Turn off length and angle snapping for the reasons you mentioned. Set the drawing precision to the smallest unit for the system you are using. eg 1/64 for the imperial system. When you build the project you can use any tolerance. Build to the nearest foot if you wish.

The reason length snapping can be an issue is if you set it to a specific length, then try to draw an edge to very close to that length but it isn’t exactly where the nearest endpoint that you should snap to is, it can either snap short or long by a small amount that is really hard to notice.
These tiny errors can multiply through a model and you can end up with apparently flat walls that are covered with a spiderweb of geometry because everything is ever so slightly out of alignment.

These errors are so small that they are hard to actually do deliberately.

Using the standard snapping to the inference points is a far better option.


A fundamental point the others didn’t mention is that the precision setting in SketchUp affects only the display of values, it does not cause rounding or truncation to that unit when you create things in the model. If you set 1/8" as the units precision, you can still draw things that are, for example, 11 55/64". The display will show that as ~11 7/8".

Length snapping causes newly drawn lengths to snap to your specified value, but precise placement and alignment still depend on where you started and how you draw.

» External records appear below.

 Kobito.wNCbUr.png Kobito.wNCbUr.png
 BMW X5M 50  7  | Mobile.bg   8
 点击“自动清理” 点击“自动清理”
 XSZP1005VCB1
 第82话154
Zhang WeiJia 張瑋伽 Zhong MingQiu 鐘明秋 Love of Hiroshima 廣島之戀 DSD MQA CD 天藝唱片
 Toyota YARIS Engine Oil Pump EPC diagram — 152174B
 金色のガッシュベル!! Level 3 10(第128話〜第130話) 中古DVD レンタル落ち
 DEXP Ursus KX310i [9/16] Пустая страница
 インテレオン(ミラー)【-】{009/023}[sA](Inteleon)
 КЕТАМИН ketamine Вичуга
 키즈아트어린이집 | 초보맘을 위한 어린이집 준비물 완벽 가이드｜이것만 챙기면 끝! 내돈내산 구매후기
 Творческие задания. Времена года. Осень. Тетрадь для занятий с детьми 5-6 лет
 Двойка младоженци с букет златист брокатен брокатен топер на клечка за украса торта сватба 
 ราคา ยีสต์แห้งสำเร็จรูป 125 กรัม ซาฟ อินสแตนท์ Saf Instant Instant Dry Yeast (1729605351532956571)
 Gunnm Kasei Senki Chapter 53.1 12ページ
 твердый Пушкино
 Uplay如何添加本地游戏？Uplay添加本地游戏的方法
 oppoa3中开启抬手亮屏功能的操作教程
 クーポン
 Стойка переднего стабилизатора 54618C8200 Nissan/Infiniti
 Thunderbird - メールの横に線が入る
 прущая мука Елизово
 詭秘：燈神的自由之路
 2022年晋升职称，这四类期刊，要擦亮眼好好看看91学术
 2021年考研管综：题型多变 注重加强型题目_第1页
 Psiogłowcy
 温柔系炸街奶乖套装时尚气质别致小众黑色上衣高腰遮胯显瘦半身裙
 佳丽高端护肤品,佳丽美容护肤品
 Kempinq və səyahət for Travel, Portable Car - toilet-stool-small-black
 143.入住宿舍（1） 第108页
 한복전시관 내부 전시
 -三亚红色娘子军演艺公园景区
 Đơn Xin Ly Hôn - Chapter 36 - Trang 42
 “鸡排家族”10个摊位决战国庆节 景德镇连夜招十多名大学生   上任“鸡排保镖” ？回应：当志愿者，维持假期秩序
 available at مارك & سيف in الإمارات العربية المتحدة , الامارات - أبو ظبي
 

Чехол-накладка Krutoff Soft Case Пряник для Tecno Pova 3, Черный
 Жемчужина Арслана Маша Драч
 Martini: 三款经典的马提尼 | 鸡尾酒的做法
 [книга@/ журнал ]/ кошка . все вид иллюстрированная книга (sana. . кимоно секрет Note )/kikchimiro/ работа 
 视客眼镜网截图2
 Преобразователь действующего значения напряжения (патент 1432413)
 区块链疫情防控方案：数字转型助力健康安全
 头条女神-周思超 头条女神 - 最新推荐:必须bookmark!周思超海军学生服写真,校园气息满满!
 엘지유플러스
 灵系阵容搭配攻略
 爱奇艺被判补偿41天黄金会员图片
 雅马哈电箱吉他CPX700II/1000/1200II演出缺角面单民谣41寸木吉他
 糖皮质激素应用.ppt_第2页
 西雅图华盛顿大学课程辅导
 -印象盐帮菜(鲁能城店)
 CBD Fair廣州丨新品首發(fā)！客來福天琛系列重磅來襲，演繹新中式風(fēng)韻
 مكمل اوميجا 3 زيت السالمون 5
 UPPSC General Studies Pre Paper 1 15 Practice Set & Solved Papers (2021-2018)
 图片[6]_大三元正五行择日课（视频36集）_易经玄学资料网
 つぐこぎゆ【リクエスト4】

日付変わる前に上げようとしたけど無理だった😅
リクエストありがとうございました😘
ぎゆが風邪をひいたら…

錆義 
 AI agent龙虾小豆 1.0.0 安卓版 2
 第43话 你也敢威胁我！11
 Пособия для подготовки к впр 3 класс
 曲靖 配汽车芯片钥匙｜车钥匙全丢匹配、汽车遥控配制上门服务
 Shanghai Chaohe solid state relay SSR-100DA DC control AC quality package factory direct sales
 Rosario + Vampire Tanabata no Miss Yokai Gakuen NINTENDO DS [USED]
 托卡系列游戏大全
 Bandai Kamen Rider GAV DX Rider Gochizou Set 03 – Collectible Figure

There are two ways to assure precise measurements in SketchUp, neither of which involves length snap:

  • Type input measurements while drawing
  • Snap to existing geometry that is known to be accurately placed and sized.

Thank you to everyone!

The info is very helpful.

Thank you!

See this topic…

The increments one considers ‘common in wood working’ depends upon where one works wood.
Few professionals in the millwork industry find joy in working with fractional inch increments.
AWI Standards have been expressed tolerances in decimal inches for years.